Palavras ao vento intoxicam moradores de uma localidade no interior do Estado

Cidade, UF - Os primeiros sintomas apresentados pelos moradores foram a incoerência verbal e a afasia. Ainda que seja uma patologia gramatical corriqueira, não foi facilmente identificada pelos médicos da localidade por apresentar fortes semelhanças com a linguagem coloquial regionalizada ou com o jargão classista. Provavelmente, a demora no diagnóstico foi determinante para o alastramento da doença. Em pouco tempo, não havia mais pontos, vírgulas, parenteses nem aspas. Palavras e mais palavras percorriam os canais de comunicação sem mensagens claras nem interlocutores definidos. Apenas horas depois do desastre instalado é que o Poder Público passou a intervir, mas já era tarde para muitos argumentos. Depoimentos recolhidos pelas autoridades apontam para a falta de pontuação e elementos coesivos na construção de períodos como provável causa do fenômeno. Sem se identificar, um homem aparentemente envolvido com o incidente reconheceu a negligência, mas se justifica: “Em português, não tem erro nem acerto. A linguagem é dinâmica e, além do mais, eu estava usufruindo da liberdade poética.
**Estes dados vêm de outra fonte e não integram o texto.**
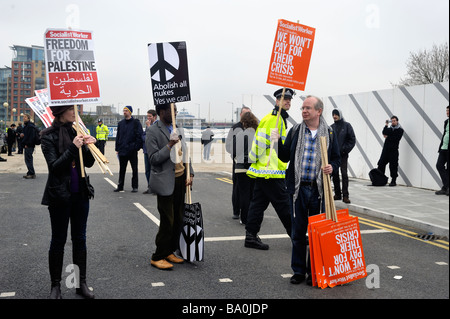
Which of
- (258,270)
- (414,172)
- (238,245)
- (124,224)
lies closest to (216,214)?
(124,224)

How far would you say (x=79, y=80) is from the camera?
455cm

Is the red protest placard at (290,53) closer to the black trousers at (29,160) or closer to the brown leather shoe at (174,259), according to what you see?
the brown leather shoe at (174,259)

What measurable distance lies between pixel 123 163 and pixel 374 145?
7.60 m

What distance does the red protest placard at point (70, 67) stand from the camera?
4.38m

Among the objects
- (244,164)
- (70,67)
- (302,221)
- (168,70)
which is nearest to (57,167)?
(70,67)

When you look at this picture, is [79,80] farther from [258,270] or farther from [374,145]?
[374,145]

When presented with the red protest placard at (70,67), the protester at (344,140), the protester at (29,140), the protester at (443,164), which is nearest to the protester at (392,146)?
the protester at (443,164)

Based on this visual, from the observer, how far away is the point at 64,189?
13.5ft

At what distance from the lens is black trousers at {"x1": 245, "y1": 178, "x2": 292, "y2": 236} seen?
6.19 metres

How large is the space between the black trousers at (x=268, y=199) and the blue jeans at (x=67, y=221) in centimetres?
254

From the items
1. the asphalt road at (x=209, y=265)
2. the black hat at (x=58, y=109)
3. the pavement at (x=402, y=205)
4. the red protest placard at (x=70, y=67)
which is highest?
the red protest placard at (x=70, y=67)

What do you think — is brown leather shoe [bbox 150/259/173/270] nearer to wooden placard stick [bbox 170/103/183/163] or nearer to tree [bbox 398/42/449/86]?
wooden placard stick [bbox 170/103/183/163]

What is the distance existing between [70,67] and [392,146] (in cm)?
1031

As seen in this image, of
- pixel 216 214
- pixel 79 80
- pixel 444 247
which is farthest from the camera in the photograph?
pixel 216 214
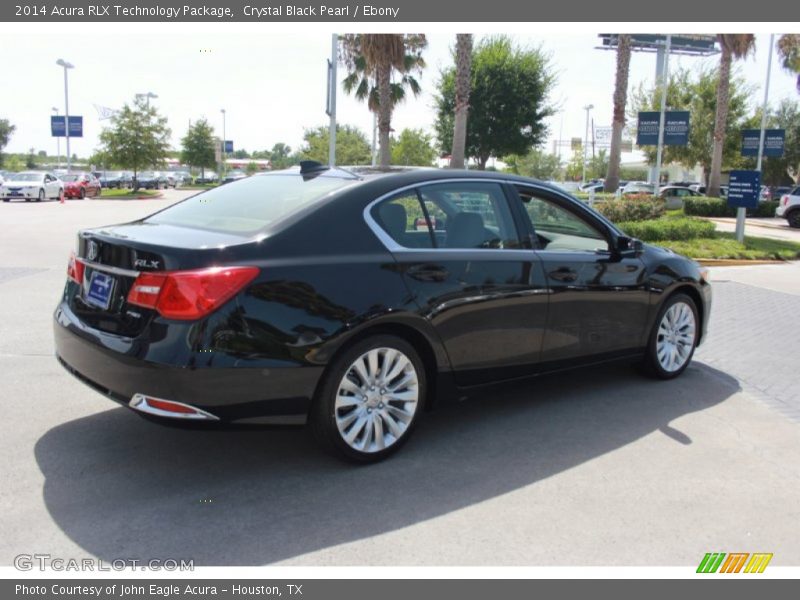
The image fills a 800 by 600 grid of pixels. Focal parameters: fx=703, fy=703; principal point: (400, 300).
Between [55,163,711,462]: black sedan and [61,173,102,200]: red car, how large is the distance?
38.2m

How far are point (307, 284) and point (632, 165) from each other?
99.7m

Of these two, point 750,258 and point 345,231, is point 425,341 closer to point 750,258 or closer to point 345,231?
point 345,231

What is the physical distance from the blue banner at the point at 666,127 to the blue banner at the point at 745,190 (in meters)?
6.23

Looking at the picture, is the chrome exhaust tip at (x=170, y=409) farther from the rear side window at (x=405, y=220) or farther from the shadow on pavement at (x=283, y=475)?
the rear side window at (x=405, y=220)

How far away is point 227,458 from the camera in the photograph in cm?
411

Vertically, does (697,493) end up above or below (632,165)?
below

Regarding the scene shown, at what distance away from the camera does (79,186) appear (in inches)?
1550

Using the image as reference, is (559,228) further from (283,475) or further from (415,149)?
(415,149)

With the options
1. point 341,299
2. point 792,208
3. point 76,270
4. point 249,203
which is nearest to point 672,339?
point 341,299

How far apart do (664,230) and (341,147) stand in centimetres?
3643

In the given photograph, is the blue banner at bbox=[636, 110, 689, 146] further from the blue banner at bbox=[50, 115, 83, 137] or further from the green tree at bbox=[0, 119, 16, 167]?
the green tree at bbox=[0, 119, 16, 167]

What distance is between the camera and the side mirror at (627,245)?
5.30 m

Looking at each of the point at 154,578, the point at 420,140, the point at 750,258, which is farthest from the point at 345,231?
the point at 420,140

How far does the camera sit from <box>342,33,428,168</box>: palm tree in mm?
21359
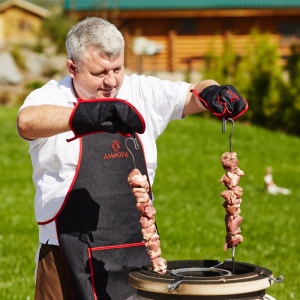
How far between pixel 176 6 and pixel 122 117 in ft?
112

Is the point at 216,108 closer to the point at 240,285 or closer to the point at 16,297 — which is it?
the point at 240,285

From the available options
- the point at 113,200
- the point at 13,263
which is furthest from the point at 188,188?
the point at 113,200

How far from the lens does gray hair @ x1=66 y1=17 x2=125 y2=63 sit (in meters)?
4.10

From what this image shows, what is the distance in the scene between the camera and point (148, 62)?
38000 millimetres

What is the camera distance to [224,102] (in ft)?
13.0

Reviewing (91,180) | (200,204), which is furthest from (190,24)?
(91,180)

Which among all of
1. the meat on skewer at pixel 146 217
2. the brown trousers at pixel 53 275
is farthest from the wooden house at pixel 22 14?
the meat on skewer at pixel 146 217

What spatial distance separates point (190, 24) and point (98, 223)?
3596cm

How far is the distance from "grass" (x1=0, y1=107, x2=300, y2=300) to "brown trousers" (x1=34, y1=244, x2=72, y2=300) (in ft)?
9.13

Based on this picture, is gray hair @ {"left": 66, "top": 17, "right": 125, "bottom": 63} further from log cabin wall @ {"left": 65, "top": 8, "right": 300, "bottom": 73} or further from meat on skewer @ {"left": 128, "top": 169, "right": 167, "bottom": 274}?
log cabin wall @ {"left": 65, "top": 8, "right": 300, "bottom": 73}

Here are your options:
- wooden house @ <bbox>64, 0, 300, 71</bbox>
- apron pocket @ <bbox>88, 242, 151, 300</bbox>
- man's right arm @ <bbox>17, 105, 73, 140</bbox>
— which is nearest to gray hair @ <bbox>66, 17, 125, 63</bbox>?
man's right arm @ <bbox>17, 105, 73, 140</bbox>

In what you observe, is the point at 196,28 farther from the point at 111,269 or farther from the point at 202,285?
the point at 202,285

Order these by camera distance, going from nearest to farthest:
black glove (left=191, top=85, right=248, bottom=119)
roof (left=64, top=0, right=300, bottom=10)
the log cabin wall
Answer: black glove (left=191, top=85, right=248, bottom=119), roof (left=64, top=0, right=300, bottom=10), the log cabin wall

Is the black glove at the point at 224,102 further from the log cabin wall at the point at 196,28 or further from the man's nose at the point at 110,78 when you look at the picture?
the log cabin wall at the point at 196,28
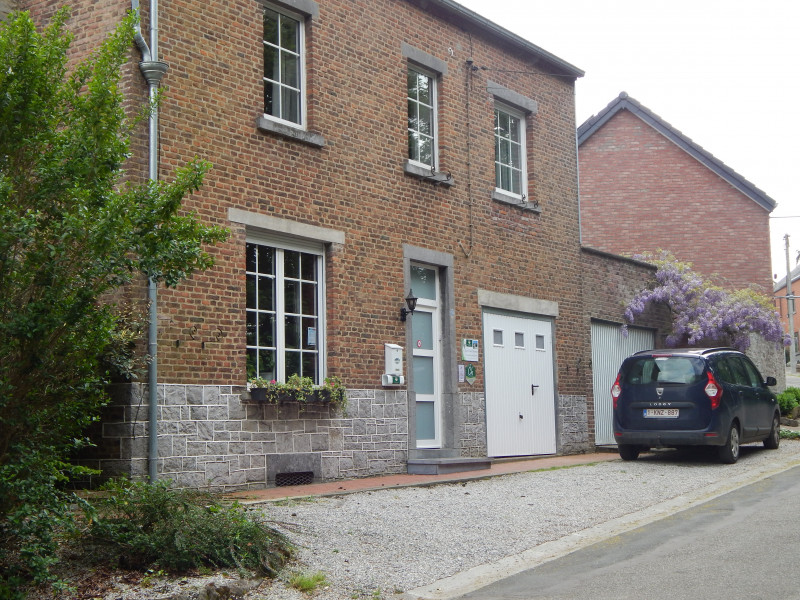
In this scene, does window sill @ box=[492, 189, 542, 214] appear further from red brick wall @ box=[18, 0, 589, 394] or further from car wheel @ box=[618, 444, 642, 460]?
car wheel @ box=[618, 444, 642, 460]

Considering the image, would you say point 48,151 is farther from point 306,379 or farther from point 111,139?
point 306,379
É um direito meu, é inalienável! Minha intenção era expressar minha subjetividade, não transmitir idéias objetivas em estruturas lógicas e coerentes. Gato pá certo pouco fora de onde os ovos no entanto tem parece tinha céu de pedras sem caroço!!!!” Segundo especialistas, não será fácil restabelecer a normalidade, o mais importante será evitar mais contágio restringindo os diálogos àqueles que ainda conseguem organizar seu raciocínio logicamente. "Precisamos isolar os infectados. Fazer um tipo de quarentena. Talvez a leitura de uma gramática normativa ou até mesmo a aplicação de fórmulas matemáticas auxiliem no tratamento. No entanto, a cura é incerta e depende muito do tipo de idéias que infectaram o indivíduo causando a desarticulação verbal." declarou um dos membros da equipe de socorro.